» Exercises to complete:
- A) In the passage below on the founding of the College of Philadelphia, explain what led certain citizens of Philadelphia to form an association, and what that association was meant to do.
- B) From the passage below on the founding of the College of Philadelphia, reproduce the part that opens with the words containing "Robert Proud, when" and closes with "that wise counsellor.".
- C) According to the passage below on the founding of the College of Philadelphia, what was the institution first called?

» Excerpt provided:
-- -- --
Indeed in his more formal statement to the Assembly in 1788, made in his Address to the General Assembly of Pennsylvania in the case of the violated charter of the College, &c., of Pennsylvania, presented to the Assembly 12 March, 1788, he recites:
The College of Philadelphia was a private corporation similar to the Exeter College in Oxford; it had its foundation in the year 1749, from proposals made and published by that great friend of learning, Dr Franklin, with whom were associated the following gentlemen, * * * twenty-four in the whole; and their chief funds were of their own private subscriptions for a number of years, aided by the voluntary benevolence of many of their fellow citizens; it was first stiled an Academy; and before it had a charter, was governed by certain fundamental constitutions agreed upon by the gentlemen above named as a voluntary society of founders.
Robert Proud, when writing his History a few years later, recorded the same date for the beginning of the institution. This date was also maintained by the late Provost Stillé in his Memoir of the Rev. William Smith, D.D., 1869, "my great predecessor." This was, further, officially held down to the printed Catalogue of the University for 1892–3, where the narrative reads:
A pamphlet called Proposals Relative to the Education of Youth in Pennsylvania written in 1749 by Dr Franklin, led to an association by certain citizens of Philadelphia for the purpose of founding a School on the lines suggested by that wise counsellor.
-- -- --
» Provided data:
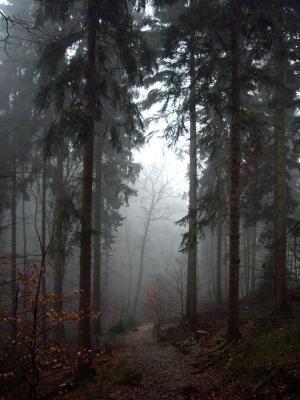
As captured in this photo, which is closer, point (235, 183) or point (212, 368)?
-- -- --
» Answers to each task:
- A) A 1749 pamphlet by Dr Franklin, Proposals Relative to the Education of Youth in Pennsylvania, led certain citizens of Philadelphia to form an association. Its purpose was to found a School along the lines Franklin had suggested.

- B)
Robert Proud, when writing his History a few years later, recorded the same date for the beginning of the institution. This date was also maintained by the late Provost Stillé in his Memoir of the Rev. William Smith, D.D., 1869, "my great predecessor." This was, further, officially held down to the printed Catalogue of the University for 1892–3, where the narrative reads:
A pamphlet called Proposals Relative to the Education of Youth in Pennsylvania written in 1749 by Dr Franklin, led to an association by certain citizens of Philadelphia for the purpose of founding a School on the lines suggested by that wise counsellor.

- C) It was first called an Academy.